## What needs to be done
Exactly as written, set down each line of the data below except its pictures.

========

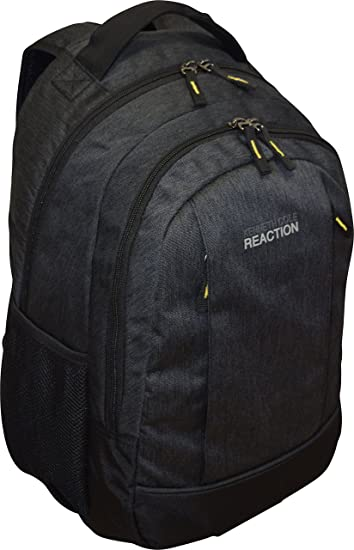 Amazon.com: Kenneth Cole R-Tech Double Compartment Backpack With ...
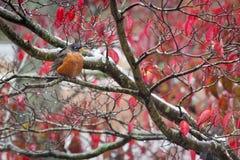 Un petirrojo americano en otoño Fotografía de archivo libre de regalías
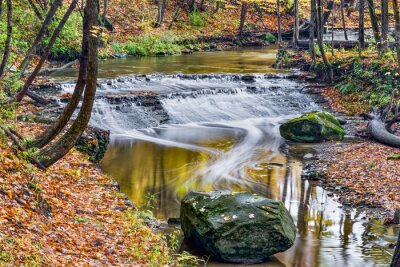 Bild Hirsch Lick Creek Wasserfall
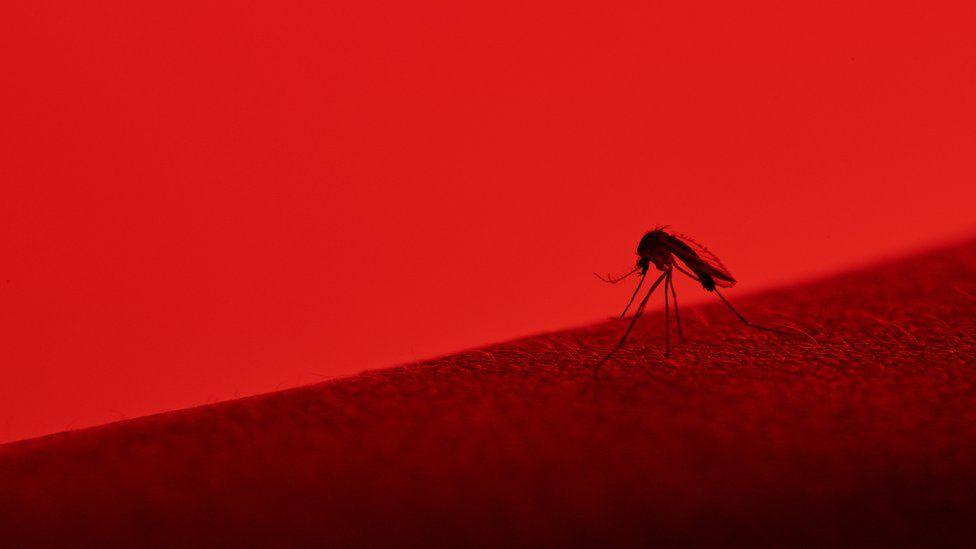 Mayaro: o que se sabe (e o que falta saber) sobre o novo vírus transmitido por mosquitos que pode estar circulando no Rio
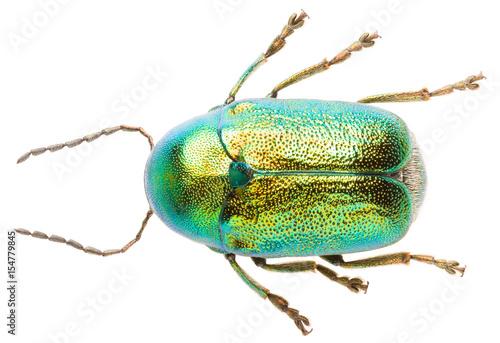 Fototapeta Leaf beetle Cryptocephalus solivagus isolated on white background, dorsal view of cylindrical leaf beetle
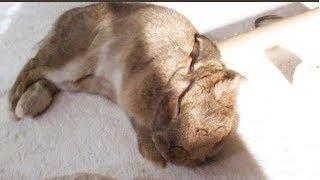 Rabbit basking in the sun falls asleep like a baby ひなたぼっこ中に眠りに落ちるウサギ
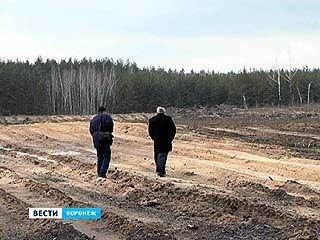 Воронежский регион - малолесистая территория с серьезным дефицитом кислорода в воздухе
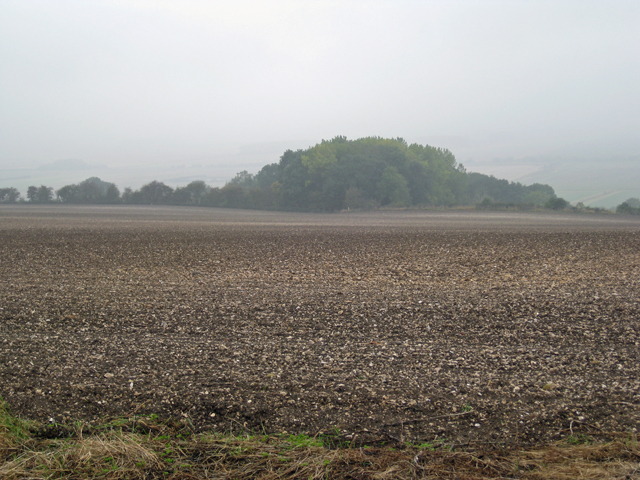 Looking towards Worlaby Fox Covert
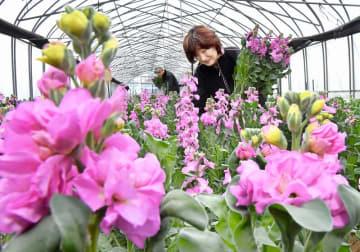 ピンクのかれんな花を咲かせ、出荷が本格化しているストック=12月18日、福井県あわら市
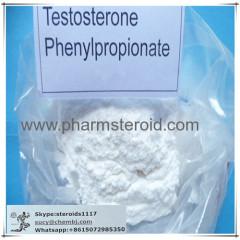 Testostérone Raw stéroïde Testostérone phénylpropionate Test PP Pour Bodybuilder
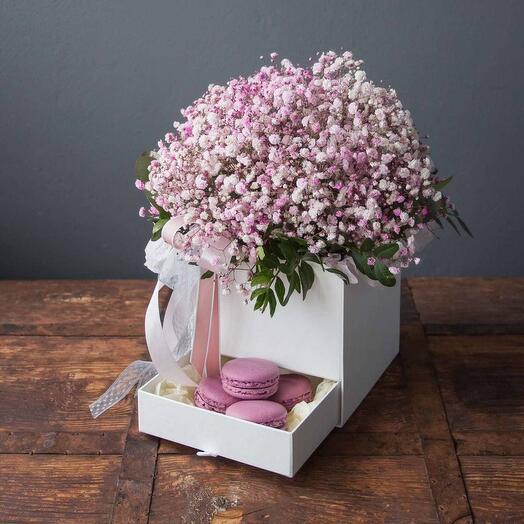 Коробка розовых гипсофил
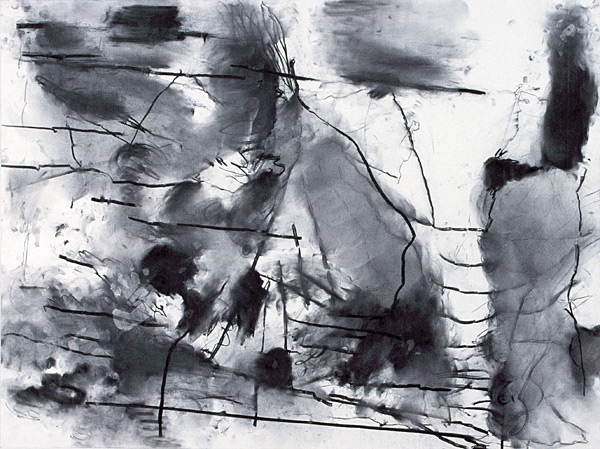 """Pasture, 2002, charcoal on paper, 30 x 40"""""""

========

## Reply
 Amazon.com: Kenneth Cole R-Tech Double Compartment Backpack With ...
 Un petirrojo americano en otoño Fotografía de archivo libre de regalías
 Bild Hirsch Lick Creek Wasserfall
 Mayaro: o que se sabe (e o que falta saber) sobre o novo vírus transmitido por mosquitos que pode estar circulando no Rio
 Fototapeta Leaf beetle Cryptocephalus solivagus isolated on white background, dorsal view of cylindrical leaf beetle
 Rabbit basking in the sun falls asleep like a baby ひなたぼっこ中に眠りに落ちるウサギ
 Воронежский регион - малолесистая территория с серьезным дефицитом кислорода в воздухе
 Looking towards Worlaby Fox Covert
 ピンクのかれんな花を咲かせ、出荷が本格化しているストック=12月18日、福井県あわら市
 Testostérone Raw stéroïde Testostérone phénylpropionate Test PP Pour Bodybuilder
 Коробка розовых гипсофил
 """Pasture, 2002, charcoal on paper, 30 x 40"""""""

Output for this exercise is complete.